Three years later Dr. Bronner's, by then the world's first certified-organic soap company, sued rivals such as Kiss My Face and Avalon Organics for falsely advertising their products as organic. (The suit, rendered largely moot after Whole Foods began policing the organic claims of its personal-care suppliers, was ultimately dismissed.) When Bronner couldn't find certified-organic and fair-trade sources for palm, coconut, and olive oil, he grew his own in Ghana and Sri Lanka, and scaled up existing projects in Israel and the West Bank. Coconut oil now accounts for 12 percent of Dr. Bronner's sales, almost as much as bar soap.
Nowhere has that attitude been more evident than in the Washington GMO battle. While many organics companies contributed money to the campaign, Dr. Bronner's temporarily turned its soap label into a Yes on 522 ad, and ran it in magazines (including Mother Jones). "Taking sides on a political campaign like that is totally unprecedented in the world of product labeling," Robert Parker, the president of the company that prints Dr. Bronner's labels, told me as we bobbed in the waves off Terramar Beach.

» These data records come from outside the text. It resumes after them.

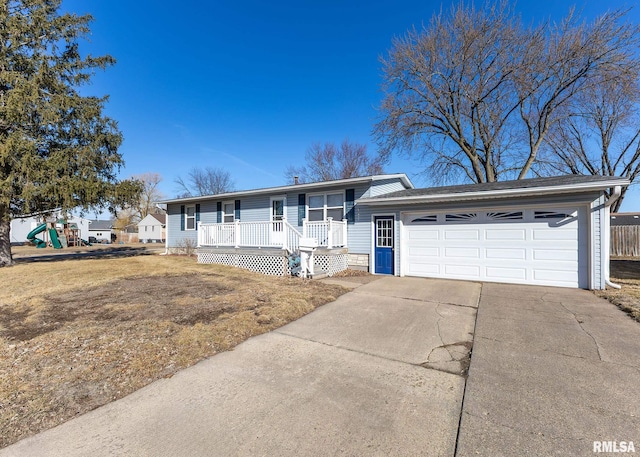 view of front of home with a front lawn, a playground, covered porch, concrete driveway, and a garage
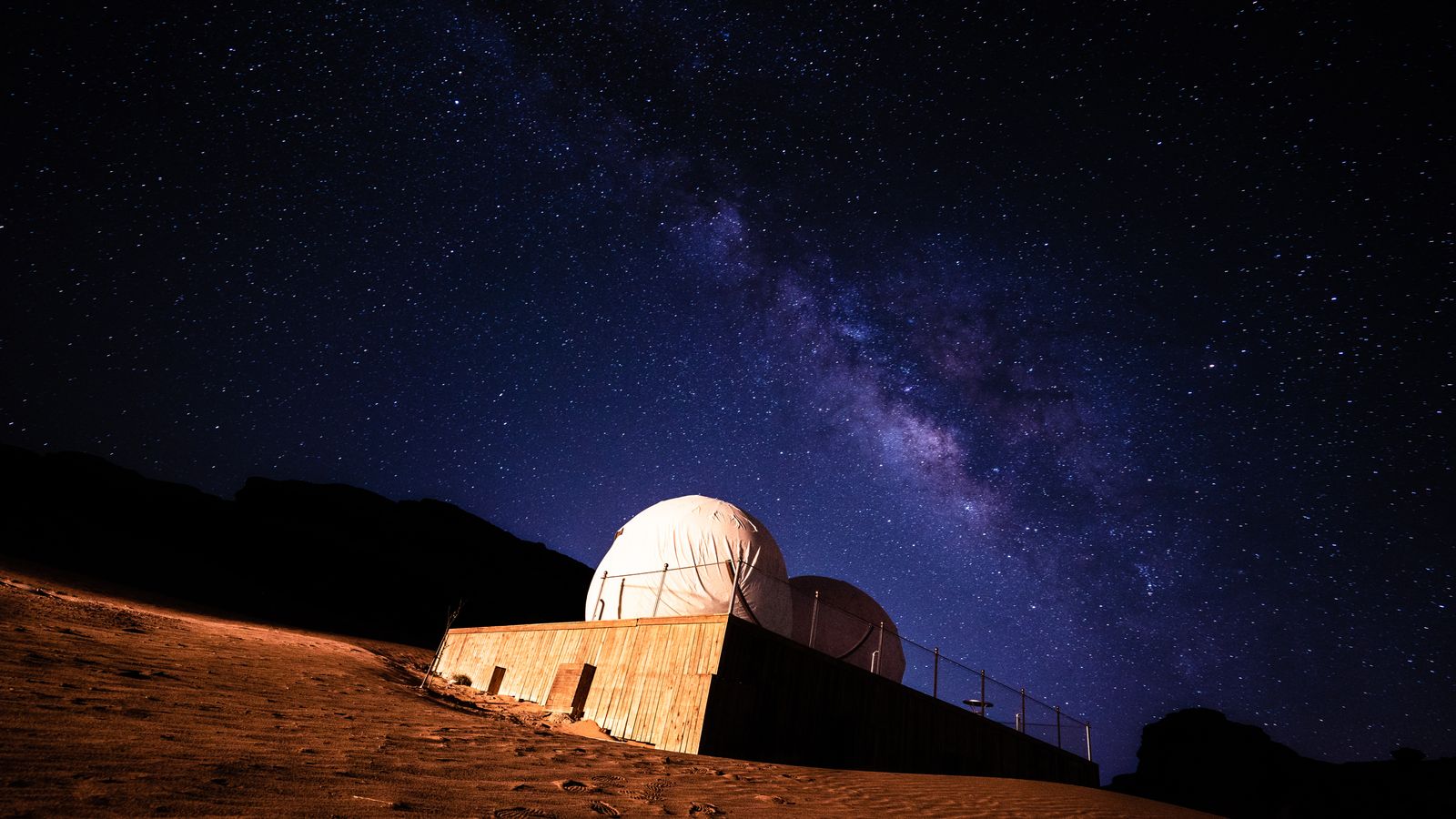 Stunning view of the Milky Way galaxy above a desert observatory under a starry night.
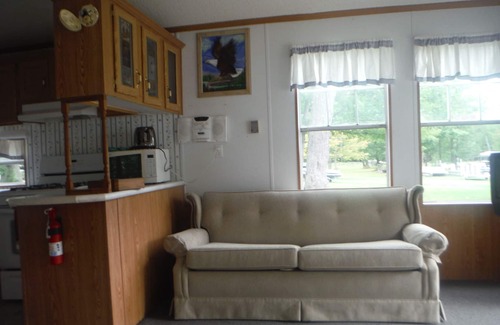 Curtis House | Darling Park Model Trailer downtown Curtis with views of South Manistique Lake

On the day I met Bronner, his activism director Eidinger was arrested for a Yes Men-style stunt lampooning the biotech industry's clout in Washington, DC. Posing as a Monsanto lobbyist, he entered a Senate office building and dumped $2,000 in singles—"enough to look like money raining down," he later explained—from a balcony. Eidinger is also the brains behind the anti-GMO group Occupy Monsanto and a fleet of cute "Fishy Food" art cars (Fishy Sugar Beet, Fishy Tomato, etc.) that Dr. Bronner's commissioned to drive cross-country and make light of how transgenic crops sometimes incorporate fish genes. "I have no in-principle objection to genetic engineering or synthetic biology," Bronner insists, citing his biology background and his dad's work for Monsanto. His real problem with GMOs has less to do with Frankenfood fears than with the documented effects of herbicide- and pest-resistant GM crops, which were sold as a way to reduce harmful spraying. Studies have found that they've instead given rise to new superbugs and superweeds that demand ever-stronger pesticides and herbicides. "Far from freeing us from the chemical treadmill," Bronner says, "GMOs are doubling down on it."
His loss to the biotech industry in Washington state hasn't dampened Bronner's lust for battle. "If this was 2016"—a presidential election year—"we would have destroyed them," he says, blaming low turnout for the measure's defeat. "And that's what we are going to do." (A second try in California could be next, Eidinger says.)
Before we headed to his house, Bronner took me to see the company's future headquarters—a bright, 120,000-square-foot warehouse a few hundred yards down the road from a Home Depot. There, Bertine Kabellis, his spunky, Haitian-born factory manager, details what they're doing to turn the bland corporate space into something more homey. The factory store will include a "fragrance bar," a soap-bottle refill station, and a hemp activism diorama featuring a Bronner look-alike mannequin sorting through cannabis plants in a cage. The store, Kabellis enthuses, will also carry Dr. Bronner-branded pinhole glasses—which create strange visual effects.
"Leopard-print Speedos?" Bronner asks, out of the blue. "Which I have to get for Palm Springs Pride. I'm gonna rock 'em."
As Kabellis explains the layout of the organic farm-to-table employee cafeteria, Bronner interrupts. He wants to show us a photo he's just received on his phone: It's Eidinger in his business suit, making snow angels in a big pile of dollar bills.
"That's so ridic-u-lous!" Bronner intones, beaming as he slips the phone back into his baggy hemp trousers. "It's so rad!"